Soccer club from Adelaide, South Australia

Noarlunga United is a soccer club from Adelaide, South Australia. In 2019, Noarlunga play in the FFSA South Australian State League. They play at Wilfred Taylor Reserve in Adelaide's southern suburbs.

==History==
The club was founded under the name of Wakefield Wanderers in 1963 by John Jones and Norm Hughes. The club changed its name in 1974 to Noarlunga United. The nickname the bulldogs is in honour of the club's British heritage.

The club originally played at Wakefield Reserve, Acre Avenue, Pimpala. The pitch was virtually on the top of a cliff. It had a very big slope down hill from south to north and the winds which used to rip down and across the pitch were horrific.

The club moved to the Wilfred Taylor Reserve which is a far cry from the early years. The club has clubrooms and undercover facilities for supporters. Club patrons and players alike have nicknamed their home the pound.

Mike Harkness took over as manager for the 2007 season. The former Cumberland United, West Adelaide Sharks, Sorrento FC, Stenhousemuir, Arbroath and Motherwell goalkeeper brought new ideas and a fresh vision to the club. Under his guidance the club was promoted to the Premier League for season 2008 at the first time of asking. The club came as runners up to Adelaide Comets in a season which could very well have seen them win their fourth championship as they lost it in the final weeks of the season by a single point. 2008 saw a similar struggle but at the other end of the table and the Club was relegated to the State League in the final round of the season.
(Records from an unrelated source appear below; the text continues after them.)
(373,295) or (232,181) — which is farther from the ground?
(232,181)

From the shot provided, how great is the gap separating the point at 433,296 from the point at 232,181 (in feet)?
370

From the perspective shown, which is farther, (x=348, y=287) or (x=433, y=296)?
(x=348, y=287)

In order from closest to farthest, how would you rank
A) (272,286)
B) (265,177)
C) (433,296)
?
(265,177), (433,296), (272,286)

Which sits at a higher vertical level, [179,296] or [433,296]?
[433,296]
2009 saw a consolidation of the Club under the guidance of Steve Young (Chairman) and a coaching trio of Noarlunga stalwarts (Lloyd Roberts, David Foy & Colin Bolto). At the end of the season, the Club narrowly missed the Final series.

==Club honours==
- 2nd Division Champions: 1977; 1980
- 3rd Division Champions: 1968
- State League Minor Premiers: 2010

==Notable former players==
- Michael Barnett

- Cameron Mason

==See also==
- Noarlunga (disambiguation)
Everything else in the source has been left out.